Vail Scientific’s four founders knew only that they wanted to solve a life-or-death problem in the health care system.

“There’s great potential, and we are doing something that’s going to change people’s lives once this gets to market,” Burke says.

During its seed funding round, Vail Scientific raised $3.3 million. It has raised an additional $4 million in Series A funding. Burke has expanded its staff to six employees, and the startup has multiple patents pending.

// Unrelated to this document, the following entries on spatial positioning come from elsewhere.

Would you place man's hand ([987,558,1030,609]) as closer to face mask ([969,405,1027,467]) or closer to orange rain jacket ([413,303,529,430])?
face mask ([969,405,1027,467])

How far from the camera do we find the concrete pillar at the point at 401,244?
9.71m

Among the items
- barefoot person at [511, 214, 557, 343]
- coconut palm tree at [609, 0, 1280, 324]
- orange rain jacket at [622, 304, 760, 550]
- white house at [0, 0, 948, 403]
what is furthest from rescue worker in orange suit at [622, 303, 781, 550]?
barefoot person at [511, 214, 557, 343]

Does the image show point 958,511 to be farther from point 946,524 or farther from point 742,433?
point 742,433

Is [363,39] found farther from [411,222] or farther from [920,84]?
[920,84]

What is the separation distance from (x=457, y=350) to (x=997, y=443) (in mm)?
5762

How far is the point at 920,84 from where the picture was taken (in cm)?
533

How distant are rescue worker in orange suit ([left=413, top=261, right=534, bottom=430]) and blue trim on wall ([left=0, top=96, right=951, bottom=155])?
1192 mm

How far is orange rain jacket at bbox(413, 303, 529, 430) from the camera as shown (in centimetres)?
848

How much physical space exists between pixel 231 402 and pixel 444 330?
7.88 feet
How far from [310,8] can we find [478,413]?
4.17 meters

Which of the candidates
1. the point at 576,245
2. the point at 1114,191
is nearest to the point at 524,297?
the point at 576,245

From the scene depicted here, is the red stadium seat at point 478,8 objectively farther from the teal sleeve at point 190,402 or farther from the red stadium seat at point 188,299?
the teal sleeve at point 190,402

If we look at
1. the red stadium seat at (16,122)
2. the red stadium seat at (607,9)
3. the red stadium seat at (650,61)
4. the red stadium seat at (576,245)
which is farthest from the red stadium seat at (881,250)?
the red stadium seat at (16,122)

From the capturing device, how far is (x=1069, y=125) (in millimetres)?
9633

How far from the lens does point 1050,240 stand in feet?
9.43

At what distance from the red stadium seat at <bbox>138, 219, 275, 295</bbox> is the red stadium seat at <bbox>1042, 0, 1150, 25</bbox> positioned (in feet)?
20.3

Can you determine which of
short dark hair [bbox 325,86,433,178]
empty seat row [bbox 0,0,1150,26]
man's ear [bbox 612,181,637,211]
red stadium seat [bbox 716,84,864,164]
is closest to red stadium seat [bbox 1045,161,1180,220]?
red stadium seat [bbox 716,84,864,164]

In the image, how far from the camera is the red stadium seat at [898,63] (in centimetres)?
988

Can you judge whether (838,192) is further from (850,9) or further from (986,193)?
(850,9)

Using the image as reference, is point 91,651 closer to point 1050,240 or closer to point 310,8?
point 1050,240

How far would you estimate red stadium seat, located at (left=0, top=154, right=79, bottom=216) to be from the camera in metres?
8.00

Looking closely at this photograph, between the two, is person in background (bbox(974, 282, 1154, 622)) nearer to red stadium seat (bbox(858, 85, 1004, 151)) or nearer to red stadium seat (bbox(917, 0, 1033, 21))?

On the national level, Vail Scientific is one of three Minnesota med tech startups getting spotlighted on the MedTech Startup Innovation Stage at Device Talks, a networking event series for the medtech industry, on Monday. The event is at the McNamara Alumni Center at the University of Minnesota-Twin Cities.

The next step for Vail Scientific is to submit the device to a pre-submission trial for FDA clearance, a process that can take a couple years, Burke says. Burke hopes VSNO could be used in ambulances and nursing homes, as well.